Cross-validation is another technique in machine learning that provides the method to solve the overfitting condition. Just like ensemble learning, cross-validation also divides the dataset, but the working is different.

In cross-validation, training data is made to split into several other small train-test splits. These splits help in reducing the error in the model.
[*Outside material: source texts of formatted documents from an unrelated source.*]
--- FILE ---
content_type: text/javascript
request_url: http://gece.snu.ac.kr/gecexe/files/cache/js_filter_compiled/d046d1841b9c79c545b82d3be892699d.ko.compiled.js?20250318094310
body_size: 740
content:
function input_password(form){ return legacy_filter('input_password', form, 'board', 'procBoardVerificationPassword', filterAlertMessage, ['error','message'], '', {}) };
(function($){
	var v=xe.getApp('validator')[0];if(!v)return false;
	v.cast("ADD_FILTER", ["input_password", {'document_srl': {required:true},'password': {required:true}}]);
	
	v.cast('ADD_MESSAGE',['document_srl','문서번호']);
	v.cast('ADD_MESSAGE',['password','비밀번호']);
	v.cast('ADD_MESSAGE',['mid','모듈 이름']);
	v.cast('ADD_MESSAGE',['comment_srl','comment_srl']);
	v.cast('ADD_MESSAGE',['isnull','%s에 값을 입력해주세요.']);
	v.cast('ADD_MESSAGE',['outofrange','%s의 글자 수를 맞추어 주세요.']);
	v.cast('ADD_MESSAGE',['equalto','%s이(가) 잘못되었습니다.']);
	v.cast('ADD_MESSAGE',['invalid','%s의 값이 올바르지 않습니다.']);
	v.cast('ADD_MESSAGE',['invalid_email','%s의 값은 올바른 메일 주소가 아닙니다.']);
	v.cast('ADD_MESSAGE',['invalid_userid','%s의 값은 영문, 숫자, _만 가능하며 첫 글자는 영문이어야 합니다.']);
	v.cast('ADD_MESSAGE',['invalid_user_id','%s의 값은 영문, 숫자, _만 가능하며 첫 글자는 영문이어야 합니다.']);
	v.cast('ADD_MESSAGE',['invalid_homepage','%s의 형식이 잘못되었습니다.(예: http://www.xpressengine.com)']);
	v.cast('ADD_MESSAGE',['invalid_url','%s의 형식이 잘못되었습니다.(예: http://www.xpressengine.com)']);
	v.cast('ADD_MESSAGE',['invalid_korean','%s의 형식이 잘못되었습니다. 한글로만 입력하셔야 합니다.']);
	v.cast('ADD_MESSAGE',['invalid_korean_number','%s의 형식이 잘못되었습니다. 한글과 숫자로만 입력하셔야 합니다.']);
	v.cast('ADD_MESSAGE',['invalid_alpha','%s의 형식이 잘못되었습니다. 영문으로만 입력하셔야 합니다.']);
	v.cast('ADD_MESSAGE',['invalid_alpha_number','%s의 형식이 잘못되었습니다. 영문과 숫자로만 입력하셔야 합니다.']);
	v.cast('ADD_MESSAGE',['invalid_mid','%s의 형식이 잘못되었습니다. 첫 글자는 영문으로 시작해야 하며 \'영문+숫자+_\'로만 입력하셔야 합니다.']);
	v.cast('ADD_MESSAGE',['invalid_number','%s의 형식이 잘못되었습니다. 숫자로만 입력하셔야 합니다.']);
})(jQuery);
Now in order to predict the likeability of an event happening, we could use various machine learning algorithms like K-nearest neighbor, support vector machines, or logistic regression, cross-validation provides a method with which we can find the right machine learning algorithm, this is also the reason how it prevents overfitting.
We split usually 75% of the data for training, and the rest 25% for testing, or maybe the split is of 80-20, now the real question is which part of the dataset to keep for training and which for testing, to avoid this confusion, cross-validation cleverly uses 100% data for testing. 
For example, cross-validation would take first 75% of the data for the testing and rest 25% for training and store the results, then it will take first 25% of the data as testing and rest 75% of data for training, this is how every 25% block from the dataset is tested and the result is compared. 
Regularization is another powerful and arguably the most used machine learning technique to avoid overfitting, this method fits the function of the training dataset. This process makes the coefficient shift towards zero, hence reducing the errors.